Points of Disruption: First of all, I have to say that I loved this book. I liked feeling like I was there in the classroom with the kids. However, this was also difficult, because I felt the conflicts of both the teacher and students. For instance, the story about Reggie being beat up by a cop for no reason was heartbreaking. How do you let a student know that they matter when the very people who should be protecting them are hurting them? I also had to kick myself a little. With all the protests going on about cops shooting black men, I just kind of thought that we've moved past this, people don't do that for no reason and they are beating a dead horse. However, this is obviously not true. As much as I want to believe in the goodness of mankind, these kids live in a world where they have to watch out for themselves--even among friends at a school sponsored event.
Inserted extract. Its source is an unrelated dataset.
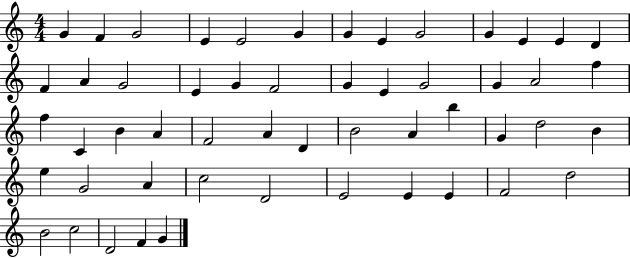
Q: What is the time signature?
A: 4/4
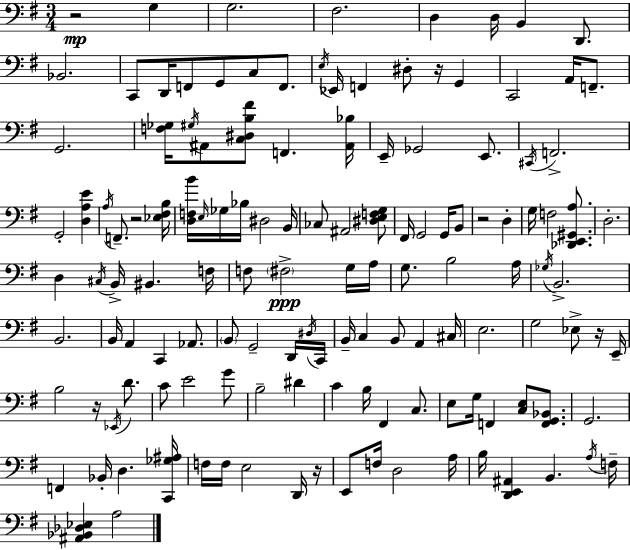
R/h G3/q G3/h. F#3/h. D3/q D3/s B2/q D2/e. Bb2/h. C2/e D2/s F2/e G2/e C3/e F2/e. E3/s Eb2/s F2/q D#3/e R/s G2/q C2/h A2/s F2/e. G2/h. [F3,Gb3]/s G#3/s A#2/e [C3,D#3,B3,F#4]/e F2/q. [A#2,Bb3]/s E2/s Gb2/h E2/e. C#2/s F2/h. G2/h [D3,A3,E4]/q A3/s F2/e. R/h [Eb3,F#3,B3]/s [D3,F3,B4]/s E3/s Gb3/s Bb3/s D#3/h B2/s CES3/e A#2/h [D#3,E3,F3,G3]/e F#2/s G2/h G2/s B2/e R/h D3/q G3/s F3/h [Db2,E2,G#2,A3]/e. D3/h. D3/q C#3/s B2/s BIS2/q. F3/s F3/e F#3/h G3/s A3/s G3/e. B3/h A3/s Gb3/s B2/h. B2/h. B2/s A2/q C2/q Ab2/e. B2/e G2/h D2/s D#3/s C2/s B2/s C3/q B2/e A2/q C#3/s E3/h. G3/h Eb3/e R/s E2/s B3/h R/s Eb2/s D4/e. C4/e E4/h G4/e B3/h D#4/q C4/q B3/s F#2/q C3/e. E3/e G3/s F2/q [C3,E3]/e [F2,G2,Bb2]/e. G2/h. F2/q Bb2/s D3/q. [C2,Gb3,A#3]/s F3/s F3/s E3/h D2/s R/s E2/e F3/s D3/h A3/s B3/s [D2,E2,A#2]/q B2/q. A3/s F3/s [A#2,Bb2,Db3,Eb3]/q A3/h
I also struggle with the idea of helping kids outside of class. I am just one person. I want to teach English, and I'm not very outspoken outside of the classroom. How involved am I supposed to get, and how much influence do I really have. If I interrupt my students doing a drug deal, because they hardly have the money to keep food on the table, what am I supposed to do? There are also fine lines. This teacher goes and visits students outside of school, takes them to concerts, but aren't there laws about how much contact you are supposed to have outside of school?
When Mr. Michie first begins team teaching, he and his fellow teacher create a unit on being Mexican American. I thought this was brilliant, I also saw some problems. What if I end up teaching in Arizona? The law prohibits teachers from involving Spanish or hispanic culture in the classroom, but these students live right next to the border even if they aren't hispanic themselves. That culture is part of their lives. I want to bring it into the classroom, but I also don't want to lose my job.
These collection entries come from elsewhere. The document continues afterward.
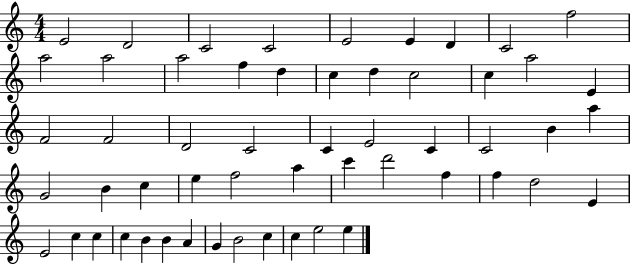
{
  \clef treble
  \numericTimeSignature
  \time 4/4
  \key c \major
  e'2 d'2 | c'2 c'2 | e'2 e'4 d'4 | c'2 f''2 | \break a''2 a''2 | a''2 f''4 d''4 | c''4 d''4 c''2 | c''4 a''2 e'4 | \break f'2 f'2 | d'2 c'2 | c'4 e'2 c'4 | c'2 b'4 a''4 | \break g'2 b'4 c''4 | e''4 f''2 a''4 | c'''4 d'''2 f''4 | f''4 d''2 e'4 | \break e'2 c''4 c''4 | c''4 b'4 b'4 a'4 | g'4 b'2 c''4 | c''4 e''2 e''4 | \break \bar "|."
}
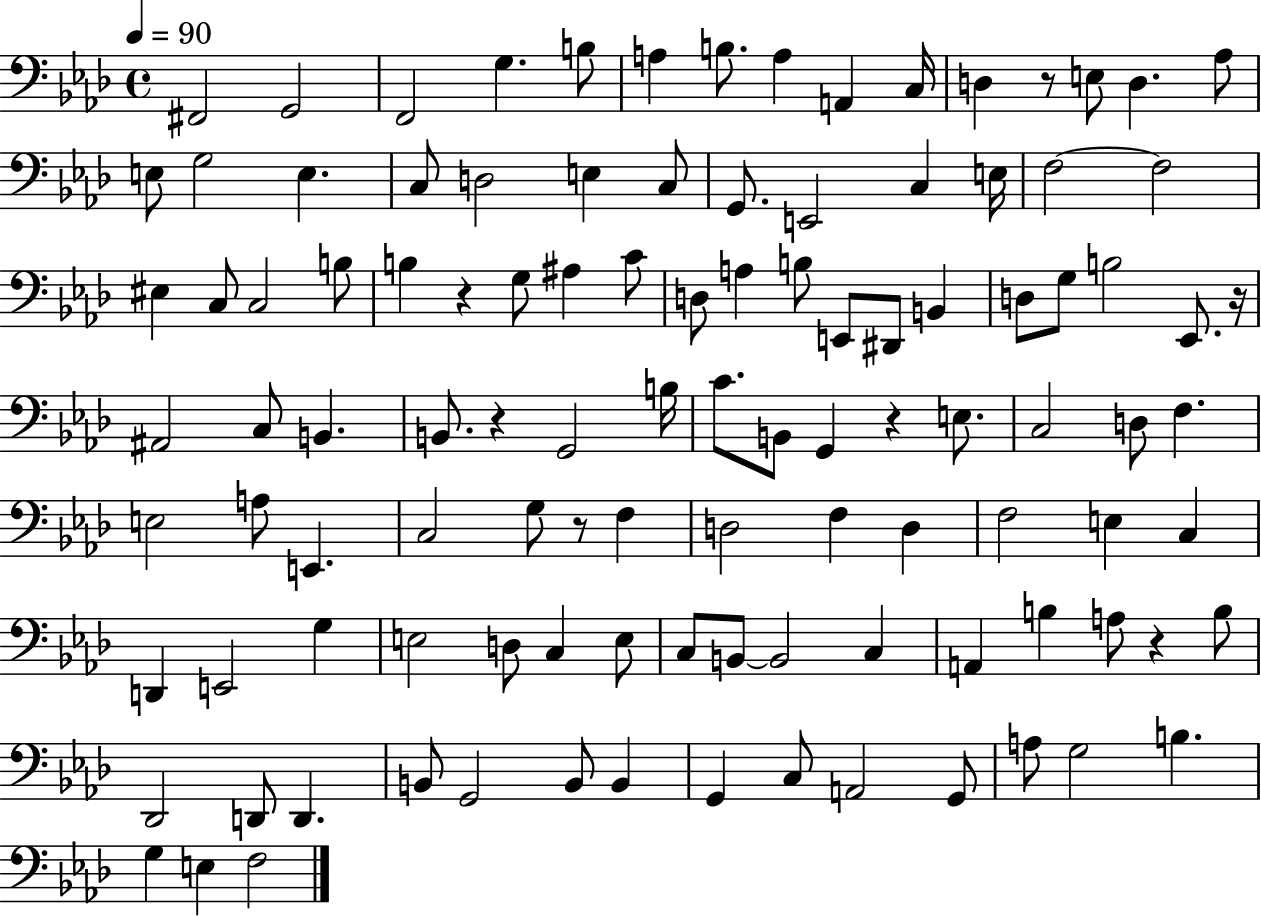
X:1
T:Untitled
M:4/4
L:1/4
K:Ab
^F,,2 G,,2 F,,2 G, B,/2 A, B,/2 A, A,, C,/4 D, z/2 E,/2 D, _A,/2 E,/2 G,2 E, C,/2 D,2 E, C,/2 G,,/2 E,,2 C, E,/4 F,2 F,2 ^E, C,/2 C,2 B,/2 B, z G,/2 ^A, C/2 D,/2 A, B,/2 E,,/2 ^D,,/2 B,, D,/2 G,/2 B,2 _E,,/2 z/4 ^A,,2 C,/2 B,, B,,/2 z G,,2 B,/4 C/2 B,,/2 G,, z E,/2 C,2 D,/2 F, E,2 A,/2 E,, C,2 G,/2 z/2 F, D,2 F, D, F,2 E, C, D,, E,,2 G, E,2 D,/2 C, E,/2 C,/2 B,,/2 B,,2 C, A,, B, A,/2 z B,/2 _D,,2 D,,/2 D,, B,,/2 G,,2 B,,/2 B,, G,, C,/2 A,,2 G,,/2 A,/2 G,2 B, G, E, F,2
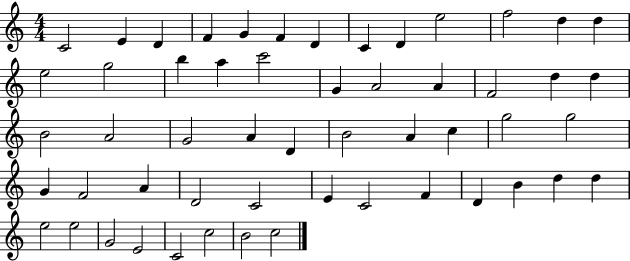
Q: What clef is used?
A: treble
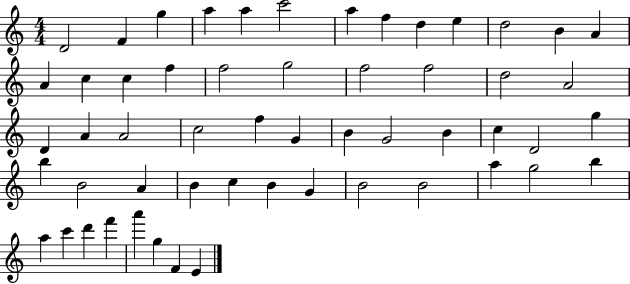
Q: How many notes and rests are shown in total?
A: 55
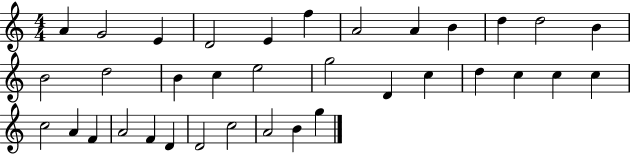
A4/q G4/h E4/q D4/h E4/q F5/q A4/h A4/q B4/q D5/q D5/h B4/q B4/h D5/h B4/q C5/q E5/h G5/h D4/q C5/q D5/q C5/q C5/q C5/q C5/h A4/q F4/q A4/h F4/q D4/q D4/h C5/h A4/h B4/q G5/q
Examples of Ideas We Discussed in Class: I mentioned before how much I loved the idea of a unit based just on Mexican American identity. I felt like this incorporated a lot of what we talked about with inclusive pedagogy. The teachers didn't take the kids experiences and apply them to school, they took school and applied it to things the kids were already a part of. The kids were allowed to use their funds of knowledge to enrich the course. They had the opportunity to explore and value the culture that they had been so afraid to share with their peers before.
One of the other stories I appreciated was the very first one about Tavares. You loved the cheeky kid from the teacher's side of the story, but hearing Tavares' own background really shed a lot of light on what he went through as a kid. He was involved in gangs and drug-dealing. He was poor and got kicked out of his home and later dropped out of school. He fit right in with the stories we discussed of kids struggling with poverty or identity. He found it educating as an adult just to discover that not all black people were poor. Wasn't that something he should have learned long before then? He was so honest of about getting mixed up in gangs--he just wanted to get his life back on track, and for a while it looked like that would do it for him.
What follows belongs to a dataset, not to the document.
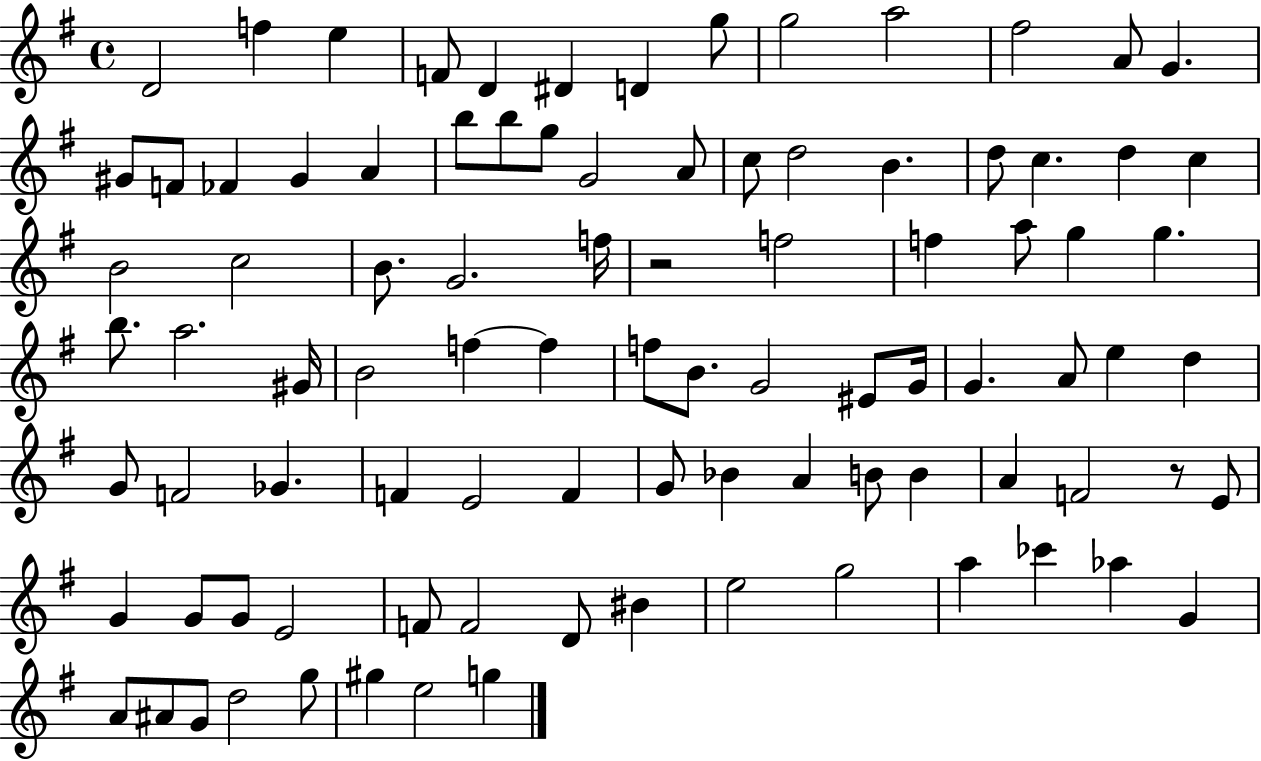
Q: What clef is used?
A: treble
How the Stories Will Influence my Work as a Teacher: If you haven't noticed yet, I was absolutely enchanted by the assignment on exploring what it means to be Mexican American. I feel like this is a unit that should be done in any classroom in the west, just so students are aware of it. THere are plenty of Mexican American authors who I would like to include in my classroom. My students should understand that not all authors are just one background or culture. You could also bring school to the students more subtly by assigning a small paper on the cultures of the country that their ancestors came to America from. However long ago that was, they would have the opportunity to look at a culture and say what they wished had stayed with their family. This would also allow more recent immigrants to share their stories without picking them out specifically.
I also thought about how Mr. Michie tried to involve literature that had multiple backgrounds. There is no one kind of student, so there should never be just one kind of book. I think it would be interesting to have book discussions where students are asked to read books on different perspectives of the same event. The students showed that they could argue a point they didn't agree with even with little preparation. I would love to see what a class could do with more time.
The thing I most identified with however, was the importance of showing genuine curiosity and interest in a student. Some of them may be hard to love, but that doesn't mean that they are less deserving of it. You have to watch out-make sure none of them slip through the cracks, and that is hard. But I do believe that in order to really teach a student, you have to show that you care about them and respect them. No matter what is going on in their home life, they should feel safe and comfortable in your classroom. That may at times require me to be less distant that I, as a reserved person, am comfortable with, but it is worth it.